**EXERCISE DETAILS**
Your answer should be every line of the records that contains the word "sociodemographic".

Top of MATERIAL TO PROCESS

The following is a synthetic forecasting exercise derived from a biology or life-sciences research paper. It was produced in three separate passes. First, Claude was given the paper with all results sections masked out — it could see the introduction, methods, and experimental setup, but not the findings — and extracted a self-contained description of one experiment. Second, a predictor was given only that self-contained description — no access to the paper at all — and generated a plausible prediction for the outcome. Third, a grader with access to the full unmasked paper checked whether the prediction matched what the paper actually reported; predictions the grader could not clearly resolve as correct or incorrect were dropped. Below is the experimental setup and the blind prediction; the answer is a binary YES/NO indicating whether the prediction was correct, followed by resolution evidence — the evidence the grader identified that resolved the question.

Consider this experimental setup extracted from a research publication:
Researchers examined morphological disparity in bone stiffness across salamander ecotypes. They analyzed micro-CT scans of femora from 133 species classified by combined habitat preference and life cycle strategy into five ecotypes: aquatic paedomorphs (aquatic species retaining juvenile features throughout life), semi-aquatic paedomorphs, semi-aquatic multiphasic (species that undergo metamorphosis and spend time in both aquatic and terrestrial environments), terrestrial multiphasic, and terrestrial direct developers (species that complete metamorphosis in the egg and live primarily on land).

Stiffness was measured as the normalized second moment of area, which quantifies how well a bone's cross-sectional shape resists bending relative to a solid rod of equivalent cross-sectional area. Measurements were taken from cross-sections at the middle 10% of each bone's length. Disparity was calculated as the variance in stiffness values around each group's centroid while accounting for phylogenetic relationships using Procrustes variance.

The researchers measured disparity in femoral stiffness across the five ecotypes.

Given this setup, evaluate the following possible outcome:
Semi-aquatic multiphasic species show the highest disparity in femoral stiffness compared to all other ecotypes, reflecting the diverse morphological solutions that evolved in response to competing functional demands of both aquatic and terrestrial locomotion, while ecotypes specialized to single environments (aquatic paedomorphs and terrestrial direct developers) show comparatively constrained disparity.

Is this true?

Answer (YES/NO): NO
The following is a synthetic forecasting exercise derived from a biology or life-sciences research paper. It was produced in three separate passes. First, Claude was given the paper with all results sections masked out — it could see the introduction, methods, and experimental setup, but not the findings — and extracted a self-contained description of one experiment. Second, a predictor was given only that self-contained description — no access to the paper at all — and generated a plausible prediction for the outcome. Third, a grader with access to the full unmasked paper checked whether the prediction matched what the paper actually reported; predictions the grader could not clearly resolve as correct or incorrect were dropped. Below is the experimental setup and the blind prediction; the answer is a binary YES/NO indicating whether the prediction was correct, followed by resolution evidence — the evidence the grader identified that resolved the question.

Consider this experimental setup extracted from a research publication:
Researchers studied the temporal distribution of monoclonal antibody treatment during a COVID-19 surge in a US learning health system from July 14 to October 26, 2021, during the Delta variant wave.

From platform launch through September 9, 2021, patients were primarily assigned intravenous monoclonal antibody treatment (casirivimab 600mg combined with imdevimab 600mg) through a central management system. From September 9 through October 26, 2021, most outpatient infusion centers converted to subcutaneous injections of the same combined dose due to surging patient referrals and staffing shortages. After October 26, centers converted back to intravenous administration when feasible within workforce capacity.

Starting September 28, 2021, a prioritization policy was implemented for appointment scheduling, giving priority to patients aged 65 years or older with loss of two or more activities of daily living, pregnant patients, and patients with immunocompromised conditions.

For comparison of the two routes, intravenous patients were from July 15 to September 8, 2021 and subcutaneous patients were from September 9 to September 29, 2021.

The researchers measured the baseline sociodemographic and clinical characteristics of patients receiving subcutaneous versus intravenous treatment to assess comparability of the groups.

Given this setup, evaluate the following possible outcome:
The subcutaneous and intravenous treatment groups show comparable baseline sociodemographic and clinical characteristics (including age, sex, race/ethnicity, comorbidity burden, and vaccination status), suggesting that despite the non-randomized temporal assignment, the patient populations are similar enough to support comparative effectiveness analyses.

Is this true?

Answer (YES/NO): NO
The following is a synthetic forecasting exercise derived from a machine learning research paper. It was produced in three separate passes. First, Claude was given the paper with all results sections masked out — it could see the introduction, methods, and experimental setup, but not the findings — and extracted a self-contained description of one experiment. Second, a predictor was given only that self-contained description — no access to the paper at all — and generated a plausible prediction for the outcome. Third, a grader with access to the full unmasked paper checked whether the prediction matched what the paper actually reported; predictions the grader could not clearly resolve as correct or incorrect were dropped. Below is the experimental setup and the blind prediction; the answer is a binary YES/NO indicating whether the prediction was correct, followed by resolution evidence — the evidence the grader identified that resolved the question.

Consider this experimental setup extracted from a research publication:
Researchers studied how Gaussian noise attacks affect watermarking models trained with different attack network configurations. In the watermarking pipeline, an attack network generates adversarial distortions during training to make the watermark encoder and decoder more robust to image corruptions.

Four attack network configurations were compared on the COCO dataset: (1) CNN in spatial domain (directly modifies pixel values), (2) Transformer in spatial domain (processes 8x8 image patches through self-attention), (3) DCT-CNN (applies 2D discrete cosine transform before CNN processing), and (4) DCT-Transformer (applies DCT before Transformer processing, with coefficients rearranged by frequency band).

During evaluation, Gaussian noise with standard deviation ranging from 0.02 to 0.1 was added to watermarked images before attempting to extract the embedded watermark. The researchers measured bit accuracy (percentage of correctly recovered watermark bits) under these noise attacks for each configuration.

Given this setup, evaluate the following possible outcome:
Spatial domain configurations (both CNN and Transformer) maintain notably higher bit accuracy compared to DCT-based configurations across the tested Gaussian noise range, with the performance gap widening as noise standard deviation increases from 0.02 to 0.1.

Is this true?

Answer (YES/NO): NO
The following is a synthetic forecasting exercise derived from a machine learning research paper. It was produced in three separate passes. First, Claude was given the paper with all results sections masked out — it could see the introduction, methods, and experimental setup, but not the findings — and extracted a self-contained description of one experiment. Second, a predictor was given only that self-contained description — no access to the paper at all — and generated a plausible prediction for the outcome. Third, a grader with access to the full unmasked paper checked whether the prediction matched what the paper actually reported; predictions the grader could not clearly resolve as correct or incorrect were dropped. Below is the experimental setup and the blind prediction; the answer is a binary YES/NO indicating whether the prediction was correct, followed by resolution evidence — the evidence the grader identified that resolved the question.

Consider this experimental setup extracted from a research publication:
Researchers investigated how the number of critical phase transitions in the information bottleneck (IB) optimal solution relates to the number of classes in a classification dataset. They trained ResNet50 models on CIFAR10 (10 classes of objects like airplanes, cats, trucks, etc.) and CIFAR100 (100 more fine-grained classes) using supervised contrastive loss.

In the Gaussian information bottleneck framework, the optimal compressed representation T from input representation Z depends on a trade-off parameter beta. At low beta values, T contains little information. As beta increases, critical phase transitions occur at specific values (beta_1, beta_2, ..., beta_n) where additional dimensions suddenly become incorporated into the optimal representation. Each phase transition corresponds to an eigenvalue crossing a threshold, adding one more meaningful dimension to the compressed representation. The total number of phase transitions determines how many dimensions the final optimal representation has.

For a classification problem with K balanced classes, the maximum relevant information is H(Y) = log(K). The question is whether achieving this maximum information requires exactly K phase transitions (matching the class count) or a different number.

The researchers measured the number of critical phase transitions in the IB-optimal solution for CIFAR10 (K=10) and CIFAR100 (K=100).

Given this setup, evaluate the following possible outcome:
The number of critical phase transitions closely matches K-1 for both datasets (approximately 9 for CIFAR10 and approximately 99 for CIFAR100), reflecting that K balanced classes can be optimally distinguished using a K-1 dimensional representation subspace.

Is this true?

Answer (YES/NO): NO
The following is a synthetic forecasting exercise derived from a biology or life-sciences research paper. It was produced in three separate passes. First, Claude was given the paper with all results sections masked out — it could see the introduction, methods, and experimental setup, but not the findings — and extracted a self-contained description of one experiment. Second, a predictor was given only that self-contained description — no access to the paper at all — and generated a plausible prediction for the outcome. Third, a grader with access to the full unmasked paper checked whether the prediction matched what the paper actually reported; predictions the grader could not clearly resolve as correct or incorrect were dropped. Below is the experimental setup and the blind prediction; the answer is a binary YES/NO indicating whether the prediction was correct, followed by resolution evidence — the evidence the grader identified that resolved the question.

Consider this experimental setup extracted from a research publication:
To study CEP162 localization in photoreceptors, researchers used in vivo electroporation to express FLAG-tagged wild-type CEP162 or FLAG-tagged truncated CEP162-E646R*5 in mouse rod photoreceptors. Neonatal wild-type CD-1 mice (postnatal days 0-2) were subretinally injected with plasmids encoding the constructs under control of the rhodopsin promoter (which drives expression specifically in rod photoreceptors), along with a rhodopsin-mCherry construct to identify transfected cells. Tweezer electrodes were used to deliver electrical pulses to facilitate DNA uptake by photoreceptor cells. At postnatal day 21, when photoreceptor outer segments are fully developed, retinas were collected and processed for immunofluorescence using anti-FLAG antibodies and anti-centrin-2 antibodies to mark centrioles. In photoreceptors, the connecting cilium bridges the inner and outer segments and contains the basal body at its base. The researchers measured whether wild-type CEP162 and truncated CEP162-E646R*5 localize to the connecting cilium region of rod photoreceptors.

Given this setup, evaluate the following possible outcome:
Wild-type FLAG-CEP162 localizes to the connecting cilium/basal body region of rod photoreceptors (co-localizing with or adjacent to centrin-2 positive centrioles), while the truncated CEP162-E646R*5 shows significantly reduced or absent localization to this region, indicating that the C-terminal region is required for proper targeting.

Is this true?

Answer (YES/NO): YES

Bottom of MATERIAL TO PROCESS

**TASK OUTPUT**
The researchers measured the baseline sociodemographic and clinical characteristics of patients receiving subcutaneous versus intravenous treatment to assess comparability of the groups.
The subcutaneous and intravenous treatment groups show comparable baseline sociodemographic and clinical characteristics (including age, sex, race/ethnicity, comorbidity burden, and vaccination status), suggesting that despite the non-randomized temporal assignment, the patient populations are similar enough to support comparative effectiveness analyses.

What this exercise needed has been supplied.